* **Work instructions**
Could you give back every record below exactly, leaving out the pictures?

* **Information provided**
[Start of section]
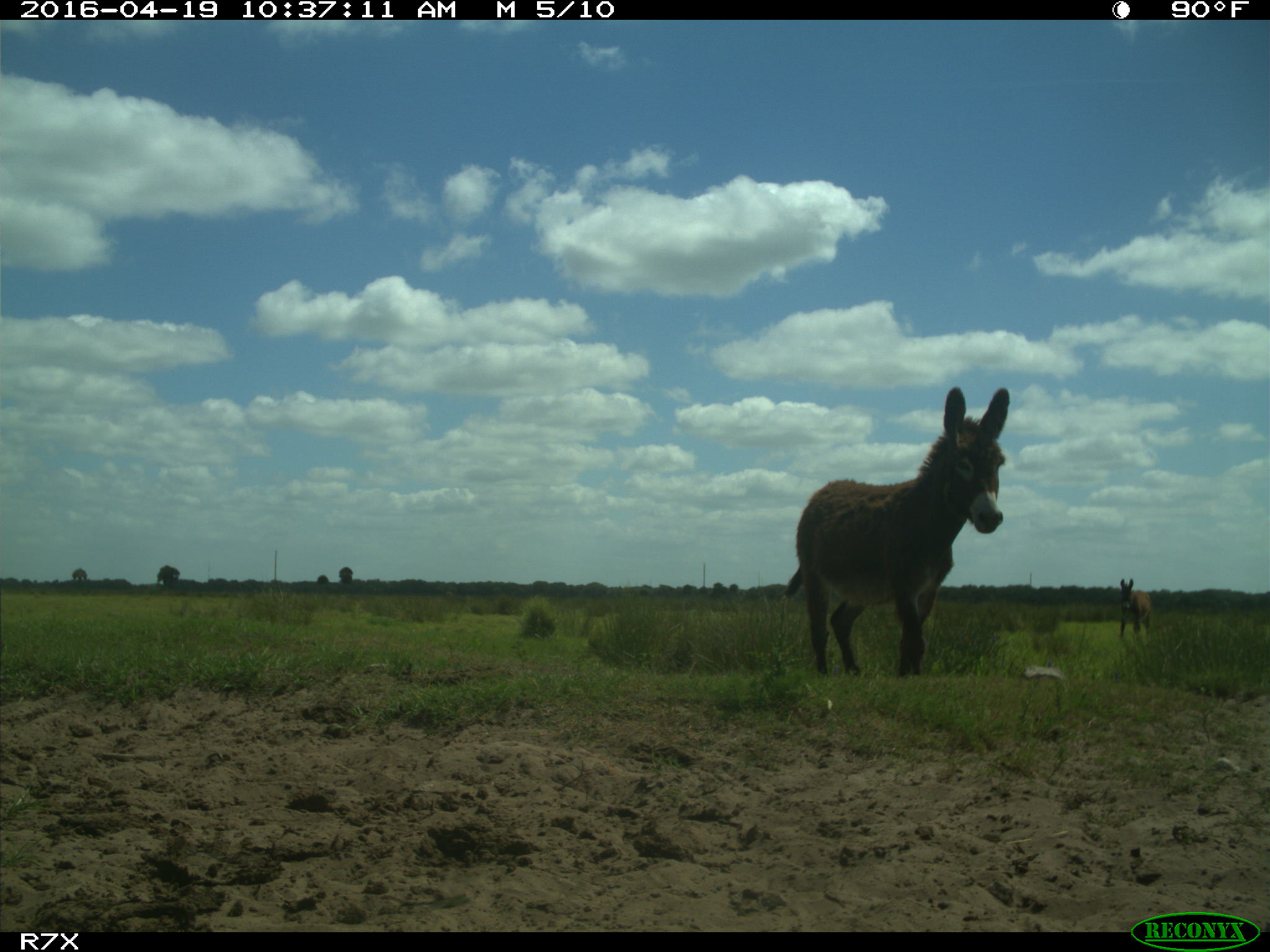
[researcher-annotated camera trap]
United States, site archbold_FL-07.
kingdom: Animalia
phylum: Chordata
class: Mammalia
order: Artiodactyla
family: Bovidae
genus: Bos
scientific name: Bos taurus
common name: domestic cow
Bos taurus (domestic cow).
[End of section]
* **Solution below**
[researcher-annotated camera trap]
United States, site archbold_FL-07.
kingdom: Animalia
phylum: Chordata
class: Mammalia
order: Artiodactyla
family: Bovidae
genus: Bos
scientific name: Bos taurus
common name: domestic cow
Bos taurus (domestic cow).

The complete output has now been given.